By Jade Christiansen González
Fall 2023 Intern at Centro CRECE
Before the rise of social media, buying second hand clothing wasn’t most people’s first choice. Now, in a time where personal style reigns over brand names, it has gone from taboo to trendy. The force behind this new tendency are Gen Z and Millennial consumers whose demand for second hand items is rapidly growing. In Puerto Rico, this trend is raising the number of second hand markets and independent sellers capitalizing on the business and opportunities created by growing consumer interest in purchasing preloved goods.
An example that demonstrates the rapid growth of thrifting in Puerto Rico is the Vintfresh Market, which started in February 2021 with 13 vendors and now has 55 vendors. Vintfresh has created a community building experience which revolves around thrifting and local food businesses. It has given a modern spin to the original “flea market,” often associated with older generations. “After the pandemic, consumer behavior has changed, as people seek individuality. This type of second hand market helps you create your stamp or what sets you apart. It even helps you foment a lifestyle of your own through home goods and other second hand pieces,” said Melvin Pallens one of the organizers of Vintfresh Market.
In general terms, second hand sellers have to comply with the same legal obligations as retailers of brand new goods, including permits, collection of IVU, and payment of taxes.
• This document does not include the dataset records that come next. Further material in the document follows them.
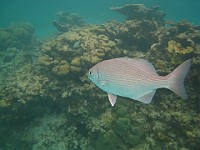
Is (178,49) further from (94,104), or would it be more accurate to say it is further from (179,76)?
(179,76)

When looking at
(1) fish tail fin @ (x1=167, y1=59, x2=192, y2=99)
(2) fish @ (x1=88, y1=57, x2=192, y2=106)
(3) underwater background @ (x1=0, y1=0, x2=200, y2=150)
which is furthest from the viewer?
(3) underwater background @ (x1=0, y1=0, x2=200, y2=150)

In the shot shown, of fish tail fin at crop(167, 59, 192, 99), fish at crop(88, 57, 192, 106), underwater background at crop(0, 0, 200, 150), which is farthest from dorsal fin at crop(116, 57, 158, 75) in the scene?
underwater background at crop(0, 0, 200, 150)

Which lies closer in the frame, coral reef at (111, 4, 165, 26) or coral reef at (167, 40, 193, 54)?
coral reef at (167, 40, 193, 54)

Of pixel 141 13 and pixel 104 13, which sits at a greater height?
pixel 141 13

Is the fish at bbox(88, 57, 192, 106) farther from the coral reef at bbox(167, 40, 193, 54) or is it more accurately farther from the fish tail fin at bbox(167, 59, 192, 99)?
the coral reef at bbox(167, 40, 193, 54)

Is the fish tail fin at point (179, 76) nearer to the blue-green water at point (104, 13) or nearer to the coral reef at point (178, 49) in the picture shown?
the coral reef at point (178, 49)

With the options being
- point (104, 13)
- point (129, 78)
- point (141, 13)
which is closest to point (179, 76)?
point (129, 78)

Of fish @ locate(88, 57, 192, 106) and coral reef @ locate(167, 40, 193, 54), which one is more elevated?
fish @ locate(88, 57, 192, 106)

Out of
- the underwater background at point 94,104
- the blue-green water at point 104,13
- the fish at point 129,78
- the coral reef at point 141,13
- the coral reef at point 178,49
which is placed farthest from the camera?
the blue-green water at point 104,13

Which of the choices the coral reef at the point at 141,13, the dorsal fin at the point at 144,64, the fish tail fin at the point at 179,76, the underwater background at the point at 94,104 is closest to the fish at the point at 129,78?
the dorsal fin at the point at 144,64

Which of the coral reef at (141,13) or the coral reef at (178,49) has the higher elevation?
the coral reef at (178,49)

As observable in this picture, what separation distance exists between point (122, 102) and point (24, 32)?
1310cm

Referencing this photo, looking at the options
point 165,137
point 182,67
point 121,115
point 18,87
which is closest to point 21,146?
point 18,87

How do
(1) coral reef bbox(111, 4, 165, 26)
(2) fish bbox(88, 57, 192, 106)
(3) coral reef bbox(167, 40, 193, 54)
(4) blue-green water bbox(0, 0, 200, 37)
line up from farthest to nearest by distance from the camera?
(4) blue-green water bbox(0, 0, 200, 37), (1) coral reef bbox(111, 4, 165, 26), (3) coral reef bbox(167, 40, 193, 54), (2) fish bbox(88, 57, 192, 106)
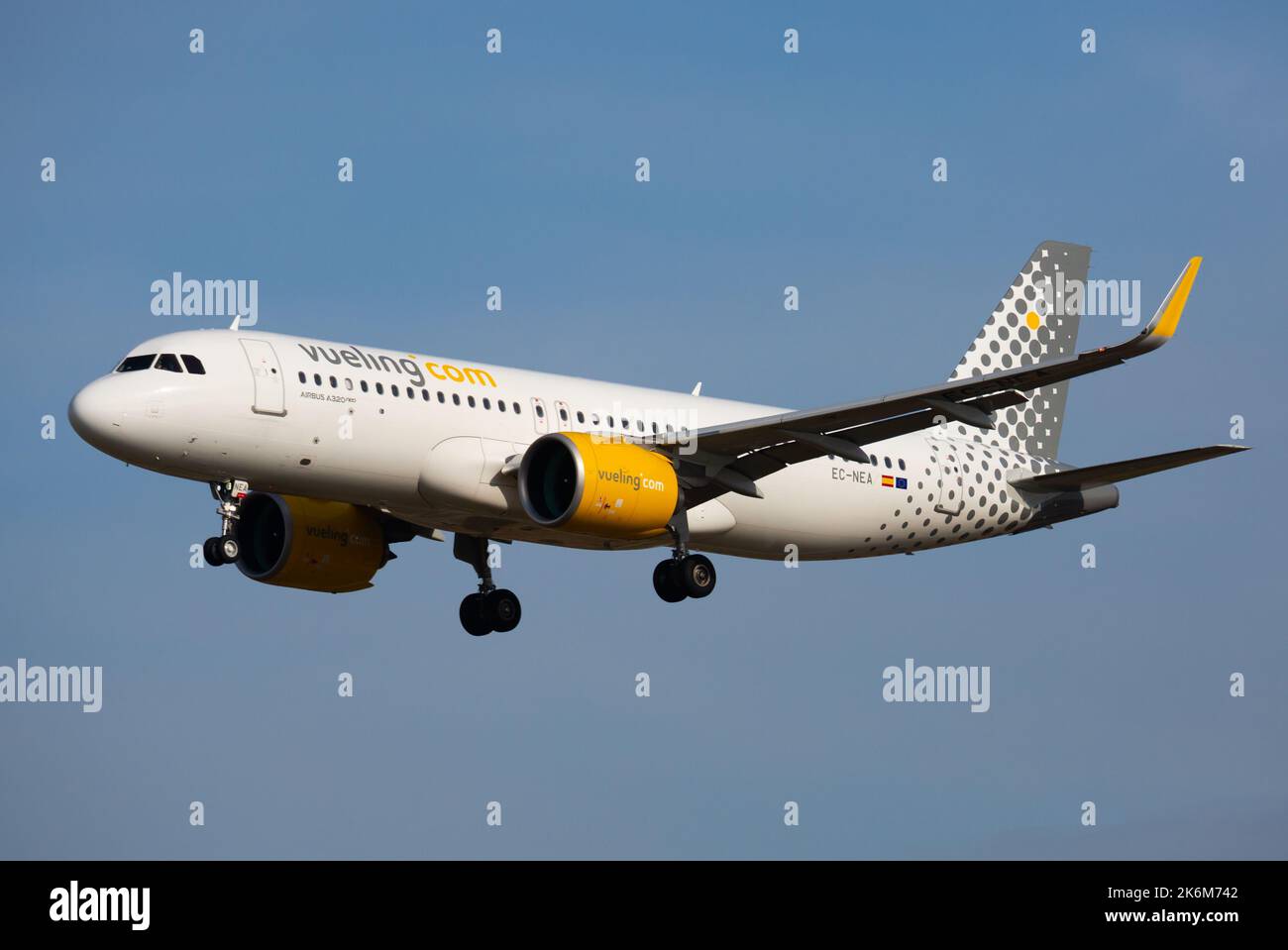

However, entering the world of thrifting could be especially appealing for vendors as it provides certain opportunities to maximize profits. For example, sellers have the choice of accepting donations of secondhand goods to supplement or build their inventory. Said option could represent lower inventory costs, therefore the possibility of increasing profits.
This article explores the concepts of Value Creation, Opportunity Cost, and Economic Incentives, what they mean in the ecosystem of thrifting and how they influence second-hand commerce in Puerto Rico.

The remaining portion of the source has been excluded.